There is no consensus in literature about the key parameters that govern the FE for formate production on Sn-based electrodes. Some authors claim that high FE on bulk or nanostructured Sn electrodes is only obtained upon the presence of surface oxides [16,35], whereas others claim that that sub-surface oxygen has a decisive role [36]. These studies are in disagreement with the work published by Wu et al. [34] These apparent contradictions were clarified by Zhang et al. [28] They compared an Sn(SnOx)-modified glassy carbon electrode with a Sn foil, and the resulting FE were 50 and 22% at −1.10 V vs. RHE, respectively. Their characterization via XPS showed very similar spectra for both electrodes and so, with similar surface oxidation state. Hence, the oxidation state cannot be an important factor controlling the electrocatalytic activities. On the other hand, a central difference was found in the X-ray diffraction results, which revealed that the Sn (SnOx)-modified glassy carbon electrode has a highly preferred orientation in the Sn (200) plane, whereas the Sn foil has a random orientation, typically of polycrystalline Sn. Thus, they have associated the differences in the electrocatalytic activity to the preferential adsorption of CO2 reduction intermediates on the Sn (200) surface.

**Directives**
1. Translate this sentence from the passage on tin electrodes into Spanish: "Hence, the oxidation state cannot be an important factor controlling the electrocatalytic activities."
2. Locate every line of the rows that contains the word "centimetres", and copy each one. Case counts.
The passage and the rows have no connection to each other.

**Provided records**
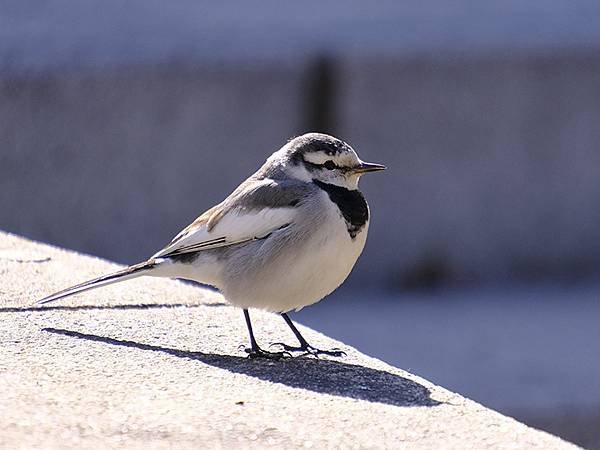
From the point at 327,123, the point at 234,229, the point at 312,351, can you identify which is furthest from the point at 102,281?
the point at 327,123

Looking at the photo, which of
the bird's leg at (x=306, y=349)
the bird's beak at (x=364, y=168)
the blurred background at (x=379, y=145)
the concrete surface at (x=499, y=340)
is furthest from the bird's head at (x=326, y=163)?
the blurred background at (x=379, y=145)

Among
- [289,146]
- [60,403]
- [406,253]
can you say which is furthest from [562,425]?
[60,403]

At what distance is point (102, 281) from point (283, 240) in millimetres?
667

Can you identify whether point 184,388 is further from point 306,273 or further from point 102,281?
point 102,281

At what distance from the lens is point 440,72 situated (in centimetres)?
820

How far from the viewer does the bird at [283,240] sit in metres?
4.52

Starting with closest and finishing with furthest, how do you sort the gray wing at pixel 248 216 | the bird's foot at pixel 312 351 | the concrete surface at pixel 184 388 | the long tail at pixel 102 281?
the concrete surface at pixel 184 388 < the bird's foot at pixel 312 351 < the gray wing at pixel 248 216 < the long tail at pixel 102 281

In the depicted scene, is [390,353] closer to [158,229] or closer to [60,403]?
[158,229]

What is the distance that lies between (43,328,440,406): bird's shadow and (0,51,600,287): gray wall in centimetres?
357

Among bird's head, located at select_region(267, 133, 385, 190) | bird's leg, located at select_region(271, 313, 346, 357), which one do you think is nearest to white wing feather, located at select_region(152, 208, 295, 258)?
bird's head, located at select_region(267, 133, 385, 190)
--
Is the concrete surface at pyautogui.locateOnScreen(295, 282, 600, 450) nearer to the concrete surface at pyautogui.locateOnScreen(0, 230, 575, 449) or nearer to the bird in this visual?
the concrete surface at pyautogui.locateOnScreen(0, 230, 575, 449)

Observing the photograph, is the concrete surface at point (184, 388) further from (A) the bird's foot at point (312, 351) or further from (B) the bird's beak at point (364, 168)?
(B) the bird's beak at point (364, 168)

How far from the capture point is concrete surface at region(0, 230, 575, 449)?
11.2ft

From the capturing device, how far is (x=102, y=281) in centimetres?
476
...
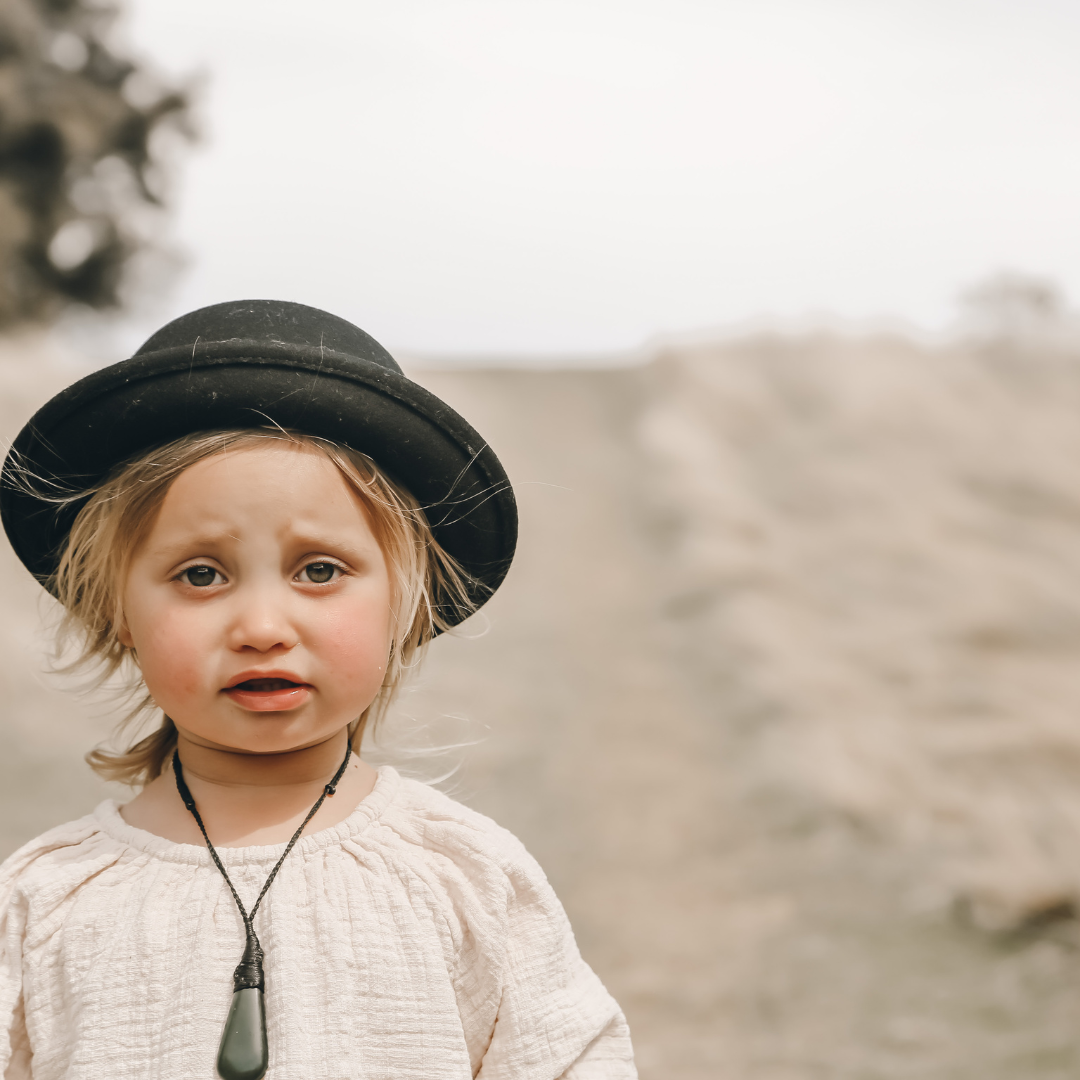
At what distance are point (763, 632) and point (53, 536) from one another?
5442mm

**Answers below**
1. Por lo tanto, el estado de oxidación no puede ser un factor importante que controle las actividades electrocatalíticas.

2.
At what distance from the lens is point 440,72 situated (in centimetres)?
What is the distance that lies between (43,328,440,406): bird's shadow and (0,51,600,287): gray wall in centimetres?
From the capturing device, how far is (x=102, y=281) in centimetres?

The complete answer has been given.